SHORT TASK:
The line containing "Depicted here, is" marks the start; return it and every line after it in the listing below, exactly, through the last.

Collected data entries:
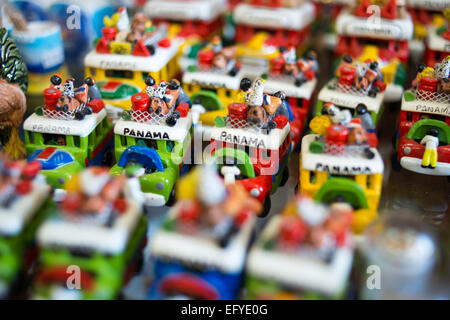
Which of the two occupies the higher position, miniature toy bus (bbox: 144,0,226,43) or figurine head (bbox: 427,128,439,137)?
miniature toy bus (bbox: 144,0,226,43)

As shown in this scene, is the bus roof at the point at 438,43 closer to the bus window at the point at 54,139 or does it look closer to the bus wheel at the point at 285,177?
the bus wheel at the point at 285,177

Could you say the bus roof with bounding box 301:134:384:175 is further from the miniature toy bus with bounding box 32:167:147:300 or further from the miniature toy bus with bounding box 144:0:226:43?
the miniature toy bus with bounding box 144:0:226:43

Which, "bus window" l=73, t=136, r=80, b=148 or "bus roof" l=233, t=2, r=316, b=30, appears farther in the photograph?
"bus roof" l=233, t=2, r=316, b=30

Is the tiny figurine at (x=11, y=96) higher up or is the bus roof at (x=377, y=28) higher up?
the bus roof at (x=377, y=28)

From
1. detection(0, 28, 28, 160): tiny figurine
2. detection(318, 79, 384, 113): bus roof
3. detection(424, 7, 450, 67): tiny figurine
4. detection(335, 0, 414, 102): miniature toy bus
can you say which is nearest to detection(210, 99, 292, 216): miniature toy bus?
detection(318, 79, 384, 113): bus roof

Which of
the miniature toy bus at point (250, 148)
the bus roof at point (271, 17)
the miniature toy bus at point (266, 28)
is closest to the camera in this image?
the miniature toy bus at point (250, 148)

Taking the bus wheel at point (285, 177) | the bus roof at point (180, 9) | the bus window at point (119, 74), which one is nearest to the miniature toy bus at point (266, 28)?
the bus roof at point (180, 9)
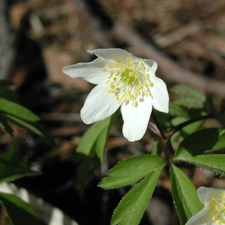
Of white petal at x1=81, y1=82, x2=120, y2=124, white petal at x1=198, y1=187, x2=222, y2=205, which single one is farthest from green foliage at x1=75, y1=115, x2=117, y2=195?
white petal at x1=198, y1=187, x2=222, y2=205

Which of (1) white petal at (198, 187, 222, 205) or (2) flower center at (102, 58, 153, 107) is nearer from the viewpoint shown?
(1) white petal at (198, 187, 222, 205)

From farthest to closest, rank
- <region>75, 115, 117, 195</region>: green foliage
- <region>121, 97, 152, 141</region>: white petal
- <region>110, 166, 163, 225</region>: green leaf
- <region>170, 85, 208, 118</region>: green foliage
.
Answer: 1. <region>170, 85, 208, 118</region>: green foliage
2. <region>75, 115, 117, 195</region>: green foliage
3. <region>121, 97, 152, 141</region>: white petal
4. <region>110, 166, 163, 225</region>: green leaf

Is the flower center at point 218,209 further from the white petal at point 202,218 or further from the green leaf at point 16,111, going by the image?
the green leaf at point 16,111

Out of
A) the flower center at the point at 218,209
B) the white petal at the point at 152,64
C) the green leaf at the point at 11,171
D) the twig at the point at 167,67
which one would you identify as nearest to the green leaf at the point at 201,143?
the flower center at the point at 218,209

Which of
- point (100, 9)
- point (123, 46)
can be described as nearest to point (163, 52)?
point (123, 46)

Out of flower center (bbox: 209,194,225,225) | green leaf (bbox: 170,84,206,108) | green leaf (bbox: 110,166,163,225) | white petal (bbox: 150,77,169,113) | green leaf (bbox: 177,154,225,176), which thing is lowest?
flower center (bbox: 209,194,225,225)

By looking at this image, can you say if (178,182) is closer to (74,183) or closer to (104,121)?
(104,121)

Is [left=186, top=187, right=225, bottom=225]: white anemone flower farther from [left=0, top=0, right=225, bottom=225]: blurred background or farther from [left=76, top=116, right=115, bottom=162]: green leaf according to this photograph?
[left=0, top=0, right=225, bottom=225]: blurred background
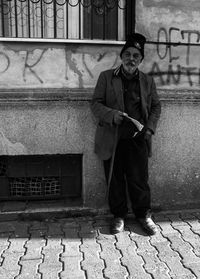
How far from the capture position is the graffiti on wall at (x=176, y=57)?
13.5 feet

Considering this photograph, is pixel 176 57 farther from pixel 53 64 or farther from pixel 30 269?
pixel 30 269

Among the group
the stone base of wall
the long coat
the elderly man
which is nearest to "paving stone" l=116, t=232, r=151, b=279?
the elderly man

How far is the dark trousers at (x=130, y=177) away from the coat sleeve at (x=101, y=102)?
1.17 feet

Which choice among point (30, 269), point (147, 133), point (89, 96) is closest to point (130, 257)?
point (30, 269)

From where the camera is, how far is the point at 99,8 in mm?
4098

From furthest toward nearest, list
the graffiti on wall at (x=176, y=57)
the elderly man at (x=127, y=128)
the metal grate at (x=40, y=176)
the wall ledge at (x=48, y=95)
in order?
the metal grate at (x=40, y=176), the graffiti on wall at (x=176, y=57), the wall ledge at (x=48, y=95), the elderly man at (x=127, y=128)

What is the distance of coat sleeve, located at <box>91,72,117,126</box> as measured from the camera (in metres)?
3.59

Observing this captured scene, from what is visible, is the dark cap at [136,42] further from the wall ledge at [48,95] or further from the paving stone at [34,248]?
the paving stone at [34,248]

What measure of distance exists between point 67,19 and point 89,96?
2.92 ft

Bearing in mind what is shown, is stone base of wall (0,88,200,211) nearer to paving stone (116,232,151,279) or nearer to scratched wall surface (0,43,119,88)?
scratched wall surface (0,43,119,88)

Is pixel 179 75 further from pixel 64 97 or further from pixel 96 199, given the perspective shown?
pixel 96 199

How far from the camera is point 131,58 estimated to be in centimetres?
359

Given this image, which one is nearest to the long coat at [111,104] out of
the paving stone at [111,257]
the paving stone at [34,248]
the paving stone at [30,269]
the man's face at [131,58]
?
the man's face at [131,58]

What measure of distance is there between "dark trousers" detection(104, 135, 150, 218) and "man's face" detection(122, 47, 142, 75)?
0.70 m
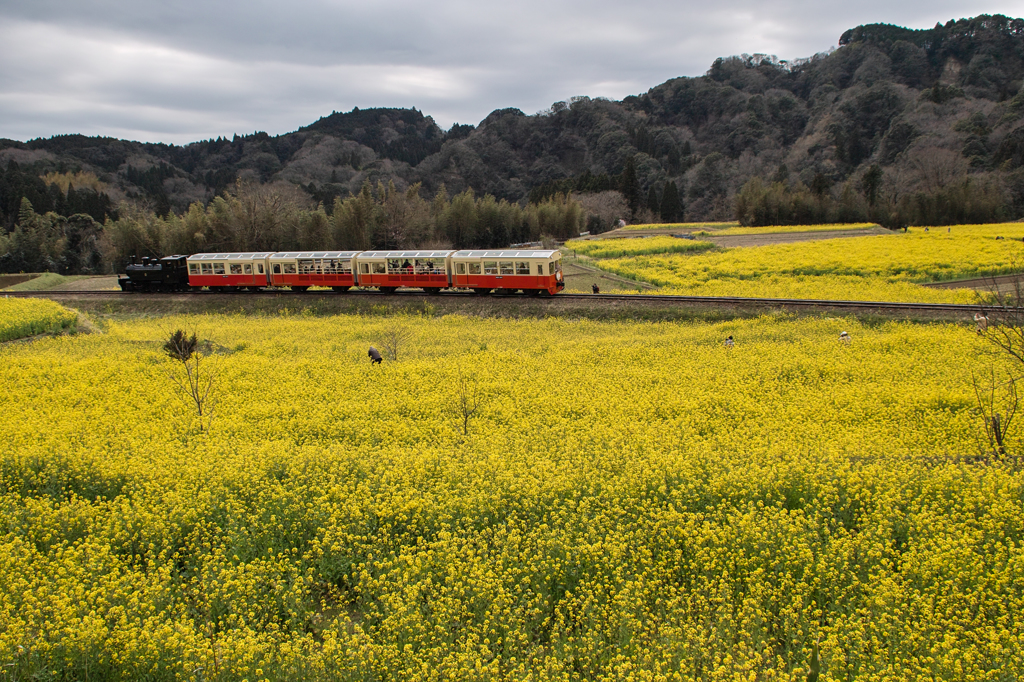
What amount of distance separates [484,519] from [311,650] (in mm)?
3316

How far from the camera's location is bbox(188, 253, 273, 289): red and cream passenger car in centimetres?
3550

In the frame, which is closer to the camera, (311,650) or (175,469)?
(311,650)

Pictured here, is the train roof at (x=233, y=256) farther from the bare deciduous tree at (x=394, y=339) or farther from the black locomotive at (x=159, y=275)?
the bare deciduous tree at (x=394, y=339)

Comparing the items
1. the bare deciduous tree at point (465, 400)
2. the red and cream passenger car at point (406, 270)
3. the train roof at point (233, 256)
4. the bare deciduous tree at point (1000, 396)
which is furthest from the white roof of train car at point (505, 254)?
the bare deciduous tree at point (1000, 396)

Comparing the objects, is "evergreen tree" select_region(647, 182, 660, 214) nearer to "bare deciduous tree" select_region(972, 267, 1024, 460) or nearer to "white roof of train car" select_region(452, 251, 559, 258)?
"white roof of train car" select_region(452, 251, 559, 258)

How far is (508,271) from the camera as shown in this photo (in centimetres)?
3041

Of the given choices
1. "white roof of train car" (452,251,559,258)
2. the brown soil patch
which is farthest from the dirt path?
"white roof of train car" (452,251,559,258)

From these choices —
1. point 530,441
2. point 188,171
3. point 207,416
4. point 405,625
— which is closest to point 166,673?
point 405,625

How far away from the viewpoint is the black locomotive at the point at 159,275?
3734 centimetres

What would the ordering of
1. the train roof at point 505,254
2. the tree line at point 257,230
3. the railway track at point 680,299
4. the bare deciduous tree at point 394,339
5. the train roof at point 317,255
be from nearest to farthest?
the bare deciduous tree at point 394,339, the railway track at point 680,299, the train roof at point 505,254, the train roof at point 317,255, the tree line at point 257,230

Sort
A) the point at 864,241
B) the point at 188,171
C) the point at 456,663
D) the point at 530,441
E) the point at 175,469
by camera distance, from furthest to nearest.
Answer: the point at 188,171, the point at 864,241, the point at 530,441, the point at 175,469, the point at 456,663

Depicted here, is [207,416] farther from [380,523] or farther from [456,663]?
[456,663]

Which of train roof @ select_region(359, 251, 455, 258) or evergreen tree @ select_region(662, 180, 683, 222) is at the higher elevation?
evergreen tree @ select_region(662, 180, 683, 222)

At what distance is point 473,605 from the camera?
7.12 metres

RESPONSE:
Depicted here, is [207,416] farther from [380,523] or farther from [456,663]?
[456,663]

Which of train roof @ select_region(359, 251, 455, 258) or evergreen tree @ select_region(662, 180, 683, 222) is at the higher elevation?
evergreen tree @ select_region(662, 180, 683, 222)

At what distance is point 473,605 from the camera?
7.12 metres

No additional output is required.